The extension was 6-1, with Councilmember Rick Forschler the only vote against.
He said the motivation for the cameras was increased revenue and not for safety. He cited a study that said the cameras actually increased accidents.
“We don’t have enough evidence in SeaTac that these things work.”
But Police Chief Jim Graddon said that in 2007, the first full year that the cameras were installed, there were 6,700 citations issued for red light violation, but just 3,100 in 2011, which he said, showed a “change in the behavior of drivers to result in a drop of more than half. There is a safer public out there.”
Council member Barry Ladenburg said that since there was no increase in cost, the extension “is a good deal for the next two years.”
Earlier during public comments, resident Earl Gipson urged the council to get rid of the cameras because they are “a waste of money.” But Matthew York said he was involved in a study of the cameras in Seattle and “they do work and they do save accidents.”
Corner store fresh food
The council passed a resolution proposing policies that would encourage the availability of fresh food and produce in the city. The resolution would have endorsed proposed “corner store policies” and then sought consideration and potential adoption as part of the 2014 major comprehensive plan update.

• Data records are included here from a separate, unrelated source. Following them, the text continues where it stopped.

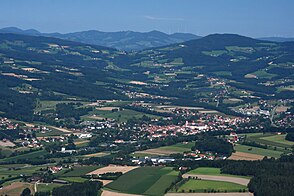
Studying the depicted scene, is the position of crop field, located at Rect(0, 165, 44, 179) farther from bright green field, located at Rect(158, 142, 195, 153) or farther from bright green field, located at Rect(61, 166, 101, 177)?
bright green field, located at Rect(158, 142, 195, 153)

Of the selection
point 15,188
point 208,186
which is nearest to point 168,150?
point 208,186

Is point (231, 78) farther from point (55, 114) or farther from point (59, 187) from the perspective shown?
point (59, 187)

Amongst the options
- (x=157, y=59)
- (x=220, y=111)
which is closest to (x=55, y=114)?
(x=220, y=111)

Councilmember Pam Fernald she preferred the city did not have to “motivate things” and that the “market itself is a good motivator” of providing fresh food where people want to buy it.
Deputy Mayor Mia Gregerson said the subject of fresh food availability “was a conversation we need to have,” perhaps pushing changes in the city’s zoning laws that now make it difficult for small vendors or mobile vendors from being in places where no supermarkets are located.
The council voted 4 to 3 to pass the resolution.
‘Celebrate America’ stymied
During a council study session before the regular meeting, one member said she wanted to support the proposed Fourth of July celebration but since the current budget did not have money for such a new event, the city did not have the nearly $46,000 the event promoter was seeking.
Council member Terry Anderson said it was her understanding that the local Hotel-Motel Committee was “not strong” for the proposed celebratory event, that “it would not bring in” out of town visitors. She also worried about who would pay the costs of policing parking and for ambulances that could be needed. She was told that the Police Department had those things “covered.”
Forschler was blunt, that while he liked the idea of a citywide celebration, “I don’t think the city should spend money on this.” Council members agreed, with Fernald saying, “it is a beautiful event but we don’t have the money.”